Der am 19. März von Repam und anderen Organisationen veröffentliche offene Brief zeigt Wirkung: Das Ministério Publico Federal (Bundesstaatsanwaltschaft) und die Defensoria Pública da União (DPU), Brasiliens Verteidigungsstaatsanwaltschaft, haben eine erstinstanzliche Entscheidung gegen die Abschiebungen erwirkt. Die Geflüchteten kamen stattdessen in einem Auffanglager des brasilianischen Militärs unter.
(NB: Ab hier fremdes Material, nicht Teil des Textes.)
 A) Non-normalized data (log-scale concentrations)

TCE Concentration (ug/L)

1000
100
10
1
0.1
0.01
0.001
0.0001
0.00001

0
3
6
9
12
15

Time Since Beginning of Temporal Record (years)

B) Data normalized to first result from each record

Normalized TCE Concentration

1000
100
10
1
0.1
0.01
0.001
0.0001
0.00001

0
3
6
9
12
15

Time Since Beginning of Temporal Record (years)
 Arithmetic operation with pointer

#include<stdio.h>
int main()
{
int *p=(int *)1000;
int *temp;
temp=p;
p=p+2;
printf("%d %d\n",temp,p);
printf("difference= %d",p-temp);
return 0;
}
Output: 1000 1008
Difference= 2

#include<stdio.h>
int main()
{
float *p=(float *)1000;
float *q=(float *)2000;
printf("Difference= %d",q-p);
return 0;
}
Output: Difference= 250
Repam nannte die Aktion der Bundespolizei, die ohne einen Durchsuchungsbefehl oder sonstige richterliche Anordnung in die kirchlichen Gebäude eindrang, eine „schwere Verletzung der Rechte der geflüchteten Personen und der Menschenrechtsaktivisten“. Zudem forderte Repam die brasilianische Bundespolizei auf, von den Abschiebungen abzusehen. Die Polizisten sind angewiesen, sämtliche illegal sich in der Grenzregion aufhaltende Personen an die venezolanische Grenzpolizei zu übergeben.
 

Venezolanische Flüchtlinge ...

... in einem Auffanglager der Militärs im brasilianischen Bundesstaat Roraima ...
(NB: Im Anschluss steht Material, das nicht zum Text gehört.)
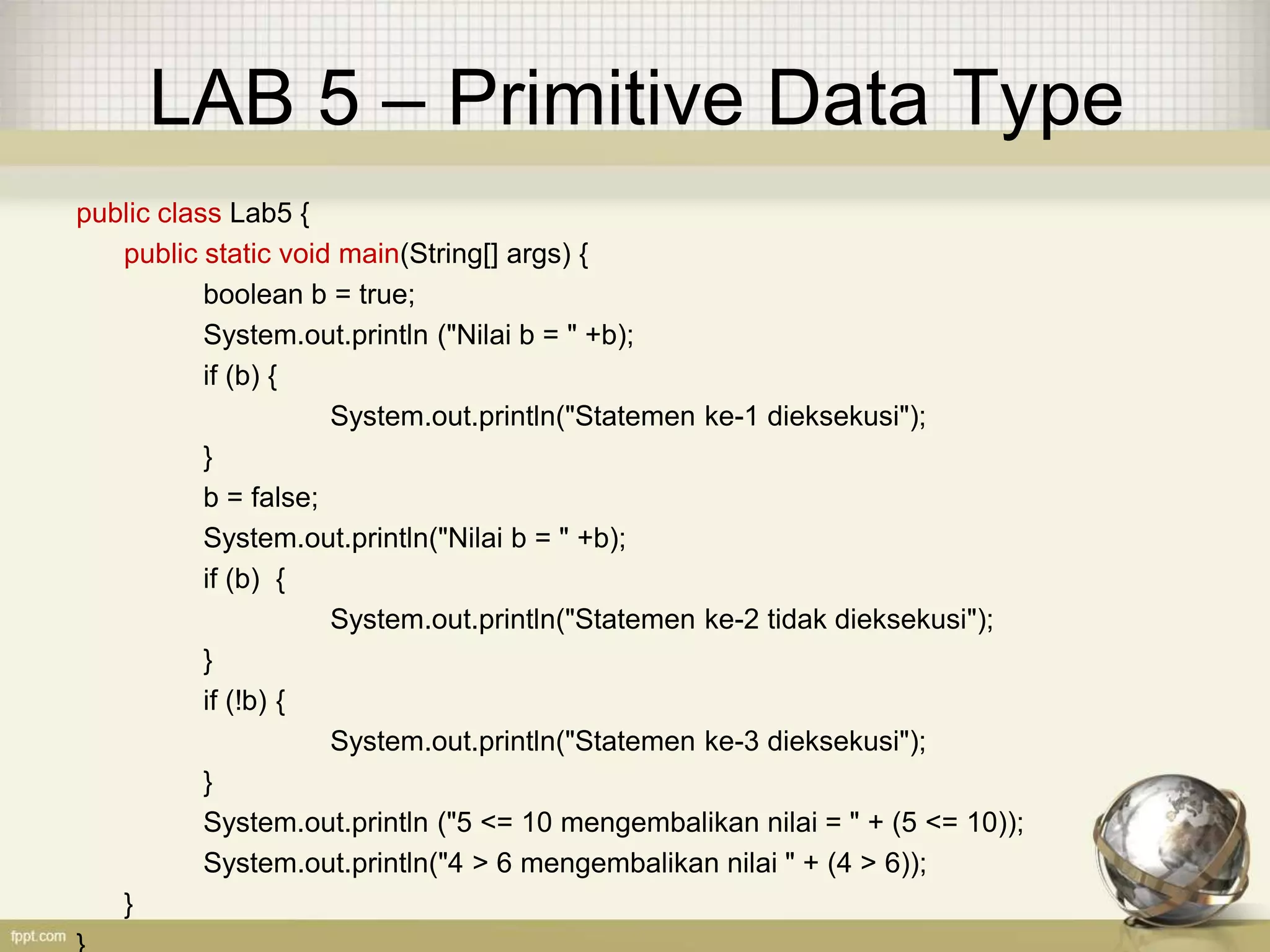 LAB 5 – Primitive Data Type

public class Lab5 {
public static void main(String[] args) {
boolean b = true;
System.out.println ("Nilai b = " +b);
if (b) {
System.out.println("Statemen ke-1 dieksekusi");
}
b = false;
System.out.println("Nilai b = " +b);
if (b) {
System.out.println("Statemen ke-2 tidak dieksekusi");
}
if (!b) {
System.out.println("Statemen ke-3 dieksekusi");
}
System.out.println ("5 <= 10 mengembalikan nilai = " + (5 <= 10));
System.out.println("4 > 6 mengembalikan nilai " + (4 > 6));
}
}

fppt.com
... an der Grenze zu Venezuela. Foto: Thomas Milz/Adveniat


Allerdings ist es derzeit aufgrund der Pandemie für Neuankömmlinge nicht möglich, sich bei den brasilianischen Behörden registrieren zu lassen. Zum einen ist der offizielle Grenzübergang in Pacaraima geschlossen. Ohne Einreisestempel aber keine Registrierung. Brasiliens Zentralregierung sehe die Ankunft immer neuer Flüchtlingsgruppen nicht gerne, da derzeit die Ärmsten der Armen aus dem Nachbarland kämen, so Saraiva von der Migrantenpastoral. Das Personal der Bundespolizei, das die Registrierung vornimmt, wurde zudem heruntergefahren. „Die Bundespolizei Polícia Federal hat früher 500 Geflüchtete pro Tag registriert, jetzt sind es 500 pro Monat.“

An eine Rückkehr der Geflüchteten nach Venezuela sei nicht zu denken, so Saraiva. „Die Situation dort wird immer schlimmer. Letztes Jahr war es schon schwierig, jetzt ist es jedoch nahezu unmöglich, dort zu überleben. Die Supermärkte sind leer, und die wenigen Lebensmittel sind sehr teuer.“ Die Migrantenpastoral plant nun in Zusammenarbeit mit anderen Organisationen der Zivilgesellschaft weitere Aktionen, um die Abschiebungen zu stoppen. „Wir kämpfen seit langem gegen die sofortige Abschiebung sozial verletzlicher Familien und planen, dagegen offiziell vorzugehen. Denn die Abschiebung würde nur dazu führen, diese Familien noch verletzlicher zu machen.“ Repam, die Migrantenpastoral sowie weitere Organisationen, die sich vor Ort um die Migranten kümmern, werden seit Jahren vom Lateinamerika-Hilfswerk Adveniat bei ihrer Arbeit unterstützt.